VENDA DE ESPOSAS

Entre o final do século XVIII e o início do século XIX, na Inglaterra, véspera da primeira revolução industrial, ocorria um costume pouco noticiado pelos meios de comunicação da época, porque não era considerado digno de registro, a menos que alguma circunstância adicional (cômica, dramática, trágica, escandalosa) lhe conferisse interesse. Tratava-se de um costume inglês chamado "wives for Sales", em que o marido, por razões hedonistas ou econômicas, vendia suas esposas em uma praça do mercado principal da cidade.
Através de pesquisas feitas pelo imponente historiador E.P. Thompson, em seu livro "Costumes em comum", mostra uma realidade até então desconhecida do grande público.

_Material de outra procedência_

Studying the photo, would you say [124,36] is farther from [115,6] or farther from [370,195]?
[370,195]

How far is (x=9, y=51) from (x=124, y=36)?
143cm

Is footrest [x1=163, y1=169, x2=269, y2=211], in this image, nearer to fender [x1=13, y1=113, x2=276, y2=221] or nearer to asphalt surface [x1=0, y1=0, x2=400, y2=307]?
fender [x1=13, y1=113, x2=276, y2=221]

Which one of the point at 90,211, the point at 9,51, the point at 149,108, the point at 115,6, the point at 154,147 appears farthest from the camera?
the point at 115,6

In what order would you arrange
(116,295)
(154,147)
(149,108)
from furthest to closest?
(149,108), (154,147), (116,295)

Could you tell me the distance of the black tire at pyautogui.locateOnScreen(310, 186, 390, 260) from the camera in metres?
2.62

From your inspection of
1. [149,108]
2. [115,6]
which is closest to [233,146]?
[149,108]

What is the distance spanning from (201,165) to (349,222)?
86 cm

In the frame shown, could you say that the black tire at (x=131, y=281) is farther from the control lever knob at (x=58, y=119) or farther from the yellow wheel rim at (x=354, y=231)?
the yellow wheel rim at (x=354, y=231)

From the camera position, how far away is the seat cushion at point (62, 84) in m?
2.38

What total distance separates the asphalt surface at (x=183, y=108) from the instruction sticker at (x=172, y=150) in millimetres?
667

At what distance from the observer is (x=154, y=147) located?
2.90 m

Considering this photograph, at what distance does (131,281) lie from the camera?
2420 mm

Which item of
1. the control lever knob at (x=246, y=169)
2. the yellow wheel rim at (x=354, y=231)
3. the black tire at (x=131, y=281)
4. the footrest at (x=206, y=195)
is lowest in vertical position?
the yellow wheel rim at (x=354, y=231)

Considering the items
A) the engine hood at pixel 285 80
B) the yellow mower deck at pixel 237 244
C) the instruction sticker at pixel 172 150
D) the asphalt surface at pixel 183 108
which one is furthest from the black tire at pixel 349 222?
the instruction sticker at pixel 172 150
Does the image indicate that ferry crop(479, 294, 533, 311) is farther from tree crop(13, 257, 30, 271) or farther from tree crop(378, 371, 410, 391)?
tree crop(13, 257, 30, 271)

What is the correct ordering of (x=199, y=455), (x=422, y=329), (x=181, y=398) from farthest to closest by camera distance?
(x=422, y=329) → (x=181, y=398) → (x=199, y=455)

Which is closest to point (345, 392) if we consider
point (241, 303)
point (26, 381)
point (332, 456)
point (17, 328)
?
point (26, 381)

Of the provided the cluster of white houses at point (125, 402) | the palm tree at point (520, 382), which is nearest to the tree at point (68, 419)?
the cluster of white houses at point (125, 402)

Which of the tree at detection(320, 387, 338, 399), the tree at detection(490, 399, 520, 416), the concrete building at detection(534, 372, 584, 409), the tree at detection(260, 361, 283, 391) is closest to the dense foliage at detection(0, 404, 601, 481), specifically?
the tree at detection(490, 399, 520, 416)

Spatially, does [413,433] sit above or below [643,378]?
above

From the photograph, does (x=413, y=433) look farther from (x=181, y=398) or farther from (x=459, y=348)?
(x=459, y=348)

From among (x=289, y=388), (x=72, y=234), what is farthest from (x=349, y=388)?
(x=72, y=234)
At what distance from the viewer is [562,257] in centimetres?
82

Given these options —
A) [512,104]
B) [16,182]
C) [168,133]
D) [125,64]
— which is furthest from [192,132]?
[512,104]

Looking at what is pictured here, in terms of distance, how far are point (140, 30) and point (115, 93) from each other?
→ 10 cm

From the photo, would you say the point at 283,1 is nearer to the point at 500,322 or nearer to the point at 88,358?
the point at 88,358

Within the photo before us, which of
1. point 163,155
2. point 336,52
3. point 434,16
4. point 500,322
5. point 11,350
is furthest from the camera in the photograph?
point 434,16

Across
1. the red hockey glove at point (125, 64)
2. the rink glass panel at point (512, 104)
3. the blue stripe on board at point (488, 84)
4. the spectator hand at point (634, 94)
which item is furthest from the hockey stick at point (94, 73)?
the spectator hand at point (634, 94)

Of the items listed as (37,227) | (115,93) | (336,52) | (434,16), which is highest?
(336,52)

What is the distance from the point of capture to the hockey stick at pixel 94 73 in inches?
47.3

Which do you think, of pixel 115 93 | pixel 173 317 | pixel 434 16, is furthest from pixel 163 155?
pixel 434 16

A liturgia tinha que seguir determinadas regras, a primeira seria que a esposa deveria usar uma corda no pescoço ou na cintura. Na venda, a corda, às vezes, valia mais do que a mulher. O simbolismo da corda passou por uma evolução ao longo do tempo. Alguns dos primeiros relatos sugerem que de vez em quando o marido e o comprador chegavam primeiro a um acordo de venda (que poderia ser redigido num documento), e que só então, no dia ou na semana seguinte, a esposa era publicamente "entregue" ao comprador, presa por uma corda. Antes de ser realizado o leilão, a venda deveria ser anunciada, através de jornais ou utilizando um sineiro da cidade para dar a notícia. Como também, o marido podia andar pelo mercado carregando um cartaz com um aviso da pretendida venda. É registrado no livro um aviso que foi fixado em uma taberna na cidade de Devonhire (Inglaterra): AVISO – Este é para informar ao público que James Cole está disposto a vender sua mulher em leilão. Ela é uma mulher decente e limpa, com 25 anos. A venda deve ocorrer em New inn, na próxima quinta-feira, às sete horas.

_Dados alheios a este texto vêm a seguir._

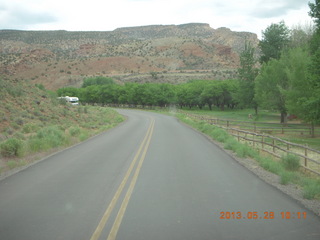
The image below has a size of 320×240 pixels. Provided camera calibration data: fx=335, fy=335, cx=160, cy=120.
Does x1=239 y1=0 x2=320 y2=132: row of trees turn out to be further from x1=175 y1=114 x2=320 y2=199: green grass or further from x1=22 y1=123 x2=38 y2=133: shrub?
x1=22 y1=123 x2=38 y2=133: shrub

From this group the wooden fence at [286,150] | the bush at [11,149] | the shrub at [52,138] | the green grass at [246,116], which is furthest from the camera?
the green grass at [246,116]

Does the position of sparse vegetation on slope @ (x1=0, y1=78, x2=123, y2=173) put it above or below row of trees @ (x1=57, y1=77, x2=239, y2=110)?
below

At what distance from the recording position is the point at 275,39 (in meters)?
62.4

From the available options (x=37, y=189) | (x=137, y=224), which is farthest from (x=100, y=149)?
(x=137, y=224)

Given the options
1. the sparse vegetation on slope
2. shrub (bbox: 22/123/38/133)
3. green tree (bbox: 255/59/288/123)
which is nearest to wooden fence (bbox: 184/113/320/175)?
the sparse vegetation on slope

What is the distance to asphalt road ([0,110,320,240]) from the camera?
5.52 m

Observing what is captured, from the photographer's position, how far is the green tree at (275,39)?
61.7 meters

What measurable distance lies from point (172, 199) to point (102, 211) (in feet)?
5.49

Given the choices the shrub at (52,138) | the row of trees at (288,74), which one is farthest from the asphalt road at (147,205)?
the row of trees at (288,74)

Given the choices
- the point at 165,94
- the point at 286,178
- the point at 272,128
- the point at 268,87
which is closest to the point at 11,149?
the point at 286,178

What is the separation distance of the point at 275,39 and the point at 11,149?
58.2 metres
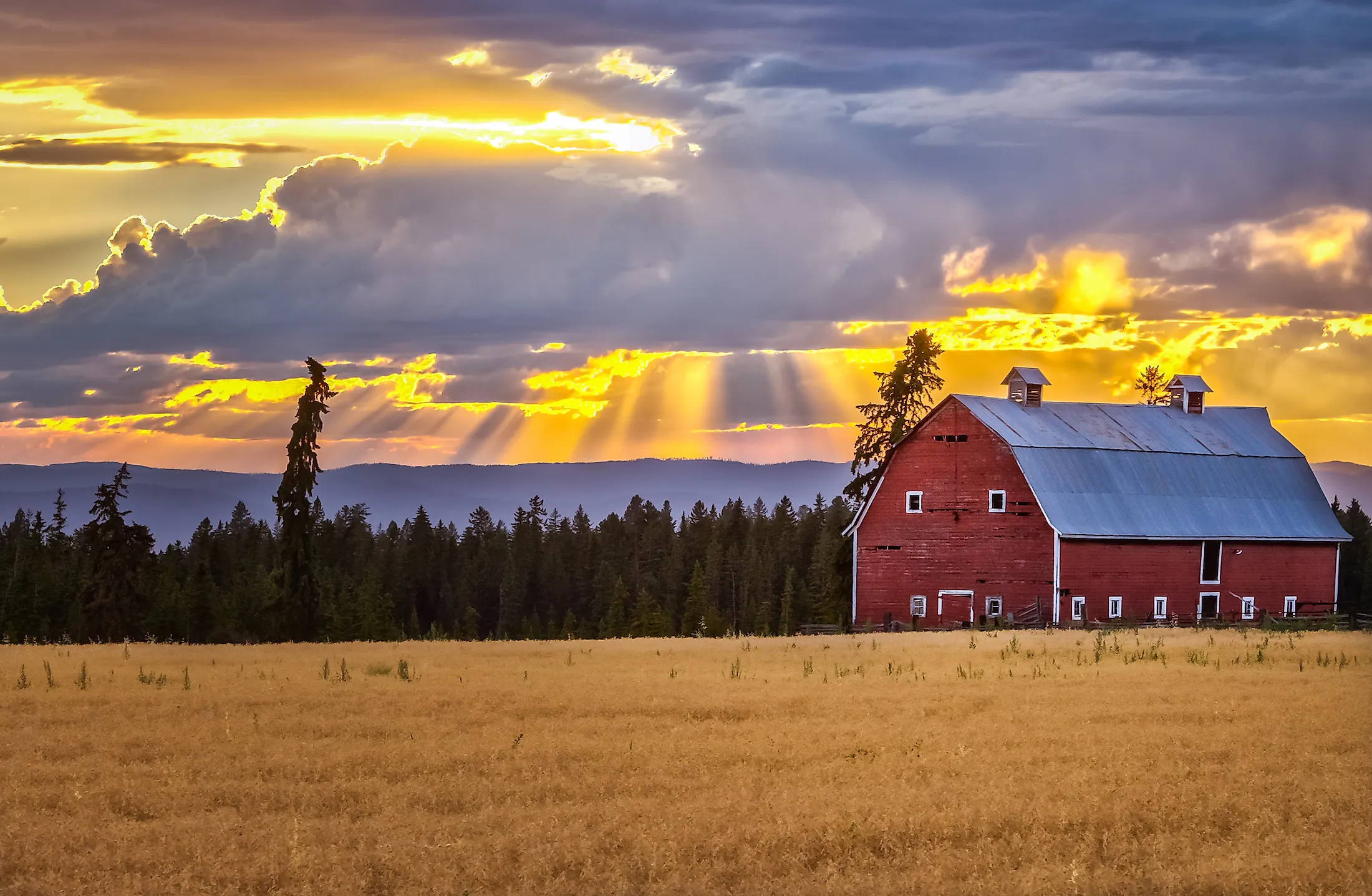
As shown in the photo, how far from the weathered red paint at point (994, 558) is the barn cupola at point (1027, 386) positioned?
21.5 feet

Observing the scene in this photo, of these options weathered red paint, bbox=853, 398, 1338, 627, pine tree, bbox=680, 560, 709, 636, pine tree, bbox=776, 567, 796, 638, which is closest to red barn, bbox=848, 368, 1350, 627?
weathered red paint, bbox=853, 398, 1338, 627

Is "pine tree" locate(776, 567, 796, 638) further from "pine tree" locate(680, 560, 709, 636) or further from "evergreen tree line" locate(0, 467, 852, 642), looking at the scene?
"pine tree" locate(680, 560, 709, 636)

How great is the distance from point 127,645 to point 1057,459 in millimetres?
37814

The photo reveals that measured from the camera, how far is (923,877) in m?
14.7

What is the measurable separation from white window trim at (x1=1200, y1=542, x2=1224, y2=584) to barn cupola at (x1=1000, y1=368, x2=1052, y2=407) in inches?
386

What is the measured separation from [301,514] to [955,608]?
28814 millimetres

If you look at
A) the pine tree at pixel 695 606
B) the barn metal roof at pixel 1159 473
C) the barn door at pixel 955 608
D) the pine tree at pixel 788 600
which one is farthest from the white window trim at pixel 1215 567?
the pine tree at pixel 695 606

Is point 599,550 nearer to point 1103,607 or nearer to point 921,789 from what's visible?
point 1103,607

Um velho e brincalhão negociante de porcos exclamou: “Olá, meu velho. O que se passa? O que vais fazer com a velha, afogá-la, enforcá-la, ou o quê?”. “Não, vou vendê-la”, foi a resposta. Houve um coro de risos. “Quem é ela?”, perguntou o negociante de porcos. “É a minha esposa”, respondeu o lavrador, sobriamente, “e uma das criaturas mais ordeiras, sérias, diligentes e trabalhadoras que já surgiu. É tão limpa e arrumada como uma flor, e é mão-fechada, faz qualquer coisa para poupar seis pence; mas tem uma língua e tanto, fica me incomodando da manhã até a meia-noite. Não tenho um momento de paz por causa da sua língua, por isso concordamos em nos separar, e ela concordou em partir com aquele que fizesse a oferta mais alta no mercado [...]” “Você está disposta a ser vendida, minha senhora?”, perguntou alguém. “Sim, estou”, ela respondeu mordazmente. “Então”, disse o homem, “quanto me dão por ela?” Fez-se uma pausa, então um velho tocador de vacas, com uma vara de freixo na mão, berrou: “Seis pence por ela!”. Segurando a corda numa das mãos e levantando a outra, o marido gritou no estilo estereotipado: “Está em seis pence, que dá um xelim?”. Houve outra pausa prolongada, então eu, um jovem vivaz [...], imprudentemente exclamei: “Um xelim!”. “Esta em um xelim. Ninguém dá mais?”, gritou o marido [...]. Os espectadores riram e caçoaram, um chegou a exclamar: “O lance é seu, meu jovem! Ela vai ser arrematada por ti!”. Eu suava de apreensão [...]. Com renovada seriedade, o vendedor gritou mais uma vez: “Quem dá dezoito pence, pois ela é uma excelente mulher que sabe assar uma fornada de pão ou fazer bolinhos como ninguém”. Para meu grande alívio, um homem bem arrumado e de ar respeitável fez a oferta, e o marido, batendo as mãos, exclamou: “Ela é sua, meu caro. Você ganhou a pechincha e uma boa mulher, em tudo a não ser a sua língua. Cuide bem dela”. O comprador pegou a ponta da corda depois de pagar os dezoito pence, e levou a mulher embora.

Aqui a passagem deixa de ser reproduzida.